Once we make an investment, we monitor these projects real-time through a suite of proprietary dashboards and make changes to our portfolio based on persistent growth or contraction in theses underlying metrics.
This process consists of three distinct phases:
Research (purple)
Data Due Diligence (blue)
Investment (green)
As outlined here, we segment the token landscape into two high-level categories:
Ecosystem Tokens – Layer 0, Layer 1, Layer 2 assets that accrue value by selling blockspace
App Tokens – Project specific tokens that accrue value proportional to cash flows, buy and burn mechanisms, use, or governance
The regression analysis we have performed on these high-level categories is outlined here. The feature importance for each category helps us determine what metrics to focus on when assessing projects in each category.
After identifying these metrics, we go a step deeper, and subdivide our two high-level categories into distinct verticals we think will perform well on a 3-5 year time horizon, and around which we have an internal thesis. For example, if we are interested in exposure to DeFi DEXs (a subset of the App Token category), we will aggregate projects such as Uniswap, Curve, Sushiswap, Orca, Pancakeswap, and Balancer, amongst others. This vertical segmentation accomplishes a two distinct goals:
It lets us look at a vertical in aggregate, and select the most compelling projects in each vertical
It provides the competitive landscape against which we can track growth of specific projects, intra-vertical, using our dashboard suite
Once we have identified the verticals we think are important, and defined the metrics that matter for that vertical, we have a rough idea of which projects warrant a deep dive for each unique vertical, and can commence with the research process.
For each token, we conduct a 10-20 page writeup that follows a formulaic template to comprehensively assess the project. To date we have done 97 10-20 page token write-ups.
For our writeup process, we look at each token as an early-stage VC investment. Our deal memos consist of the below components.

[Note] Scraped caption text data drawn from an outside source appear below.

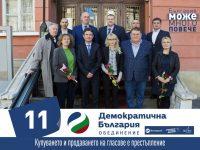 Тодор Еленков: Корупцията е обхванала всички сфери от живота ни, включително и БДЖ
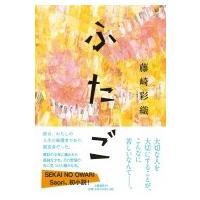 SC5 発売日:2017年10月28日 / ジャンル:アート・エンタメ / フォーマット:本 / 出...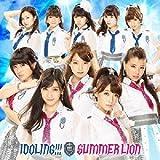 サマーライオン (初回限定盤B) [Single, CD+Blu-ray, Limited Edition, Maxi] / アイドリング!!! (CD - 2013)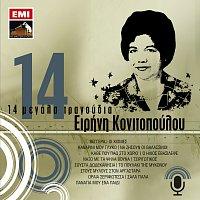 Irini Konitopoulou – 14 Megala Tragoudia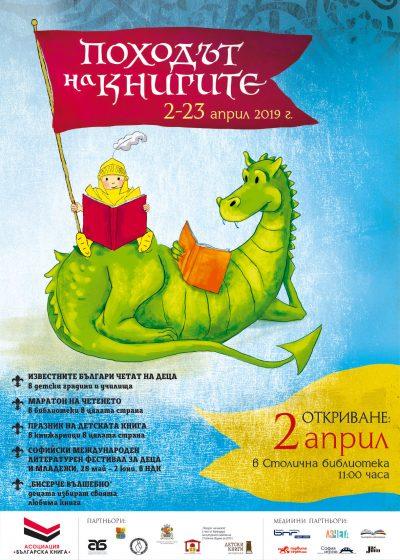 """През целия април """"Четем заедно, растем заедно!"""" Започва """"Походът на книгите"""" 2019"""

We then take this qualitative writeup and assign quantitative scores using a research template. As qualitative aspects of the company change, e.g. a founding team member leaves and the strength of the team diminishes, we update our research scorecard accordingly.
Financial Model
We then create a financial model for each project. Since many of these projects are less than one year old, we must make certain assumptions. Many of the metrics we are forming assumptions around - such as new users, revenue, and daily active wallets - can be tracked real-time, and we are able to update our model at any point in order to generate a current snapshot of a projects’ health.
Example Memo
By way of example, I have included a complete token writeup for Pendle Finance in the link below:
Example Deal Memo - Pendle Finance
Investment Committee
After we conduct all writeups on a certain vertical, we organize them and pitch the most compelling projects to our Investment Committee. Since we assess all projects for a certain vertical together, we can more easily compare the merits of each. After debating the team, product, traction, value accrual mechanism, and token economics of these projects, we move toward a final decision by answering the following questions:
Should we invest in this vertical?
If yes, which project(s) in this vertical are most compelling?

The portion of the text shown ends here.